Discussions and Questions


Want to discuss something?  You can't really discuss it on the mailing list (which is announce-only), but you can discuss it here.

Add a new link off this page, or just add a new section to the bottom.  Inline discussions I guess are more threadable and trackable?  I'm not sure.  Anyone can edit, but you do have to register first.

 

From Ian, July 27 2009:

 

OK, so giving a quick look at Thomas and thinking about what I think

are the goals of Citability, here's some thoughts or questions:

 

1. Is Thomas (http://thomas.loc.gov/) pretty much all the data we're looking to make citable, at least federally and as a first step?

 

Silona> actually the plan was for ANY public govt docs to be citable any level, any country, any city...

I actually would love to kill WestLaw and their copyrighted citation process!

 

Ian> sure, I figured federal legislation is what we can all be more interested in to start with; once we have examples of that, applying it locally will be a lot easier.  As I mention, in this case getting the data from Thomas isn't the hard part, it's figuring out what to do with that data.

 

2. Are we really just trying to make a better Thomas?

 

3. Thomas includes some static resources (bills) and some more timely information (bill status).  Does this timely information fit into what gets cited?  Does it involve creating ongoing timelines?

 

4. Is the XML version of legislation contain everything we want to display?  There's a bunch of metadata in there besides just the bill. (For whatever reason, the XML has somewhat nicer URLs than the HTML) Not everything has XML; maybe only at a certain point in the passage of a bill is it translated?

 

5. Do we want to translate the XML into HTML + microformats or something?  There's stuff like this:

 

<action-date date="20090106">January 6, 2009</action-date>

<action-desc><sponsor name-id="J000032">Ms. Jackson-Lee of

Texas</sponsor> introduced the following bill; which was referred to the

<committee-name committee-id="HAS00">Committee on Armed

Services</committee-name>

 

There's handy information in there, but no particularly good HTML equivalent.  We could link these things up, e.g.:

 

  <a href="/name/J000032" class="fn">Ms.
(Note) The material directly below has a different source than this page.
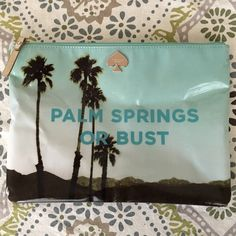 """Kate Spade Palm Springs or Bust Clutch This fabulous clutch in seaglass color features a charming desert print on front and back.  It is a flat pouch with zip closure.  This only been used once, so it is in like new, excellent condition.  Approx. 7.5"""" tall, 10.5"""" across.  Large matching tote is listed separately! kate spade Bags Clutches & Wristlets"""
Jackson-Lee of Texas</a>

 

That is, we translate each of these IDs into a URL.  We could try to maintain a list of backlinks as a starting point for these pages, but simply the URL itself is a useful identifier.

 

The XML itself has lots of ids on sections and paragraphs.  These aren't present in the HTML, which is unfortunate, because I am guessing they may(?) be stable, and ids are linkable (just not easy to discover).

 

Silona> that all sounds awesome and a good idea but does go beyond the goal of citability but PLEASE

don't let that stop you!  We love Microformats here and making things more readable.

 

 

6. Another added feature over Thomas, I guess, is versioning?  That is, regularly polling the Thomas site to see updates, and keeping a record of all updates.  Do we actually need index pages for all bills then?  I think Silona was talking about a URL structure like:

 

  /bill/House/111/HR65/ -> the latest bill

  /bill/House/111/HR65/20090301 -> the bill as it was on March 1st 2009.

 

But I wonder if /bill/House/111/HR65 should actually be an index page of all versions?

 

Silona> version will happen by the tools we create to sit on top of this standard but we are focusing

on citations here so degradable URL's for referencability are primary! 

 

7. Would the HTML be the canonical version of all pages?  That is, will the HTML be a parseable and documented format?  (More documented than just "HTML", but with specific classes with specific meanings)

 

Silona> Yes I also want to do hashes for the archiving servers so that citations can be

easily verifiable.  David Strauss wants to make the archive server w a distributed versioning system

like Github or bizzare so that we create a verification trail.  i think that is a great idea.

 

Ian> Given the text, an attempt at stable ids (it's a fuzzy problem, so at best it is an attempt) and a feed to allow people to easily track incremental updates, I think the versioning can be implemented on top.  I don't think hashes are important, as you can actually compare the text itself.  No paragraph is all that big, and a hash is almost a compression system in this case ~Ian

 

If this is all just Thomas data but with better linkability, then the scraping seems pretty simple but there's a lot of questions about what

a truly canonical source of legislative information should be.  Or, if this is something else, then probably all my questions are off base ;)

 

Silona> this is reason I would like the govt to do it so the URL can be ARCHIVE.HOUSE.GOV

govtrack.us and whitehouse.wikia.com and others already do permalinks but those are not

"official" sources.  This is a mechanism to create official clonable sources with verifiable hashes.

 

Ian> To be canonical, I think you really have to be complete.  So if archive.house.gov contains the bill, it needs to have at least all the information available through Thomas.  That includes some funky metadata.

 

Ian> It occurs to me generally that it would be very doable right now to construct an example of "the bill page we want".  That is, take one bill and hand-massage it into what exactly would show up on archive.house.gov.  Once that is done, and there's a sort of rough consensus on the scope and goals, implementations should be easy.  Or at least, much much easier -- the choice is one of how to do it, not what to do.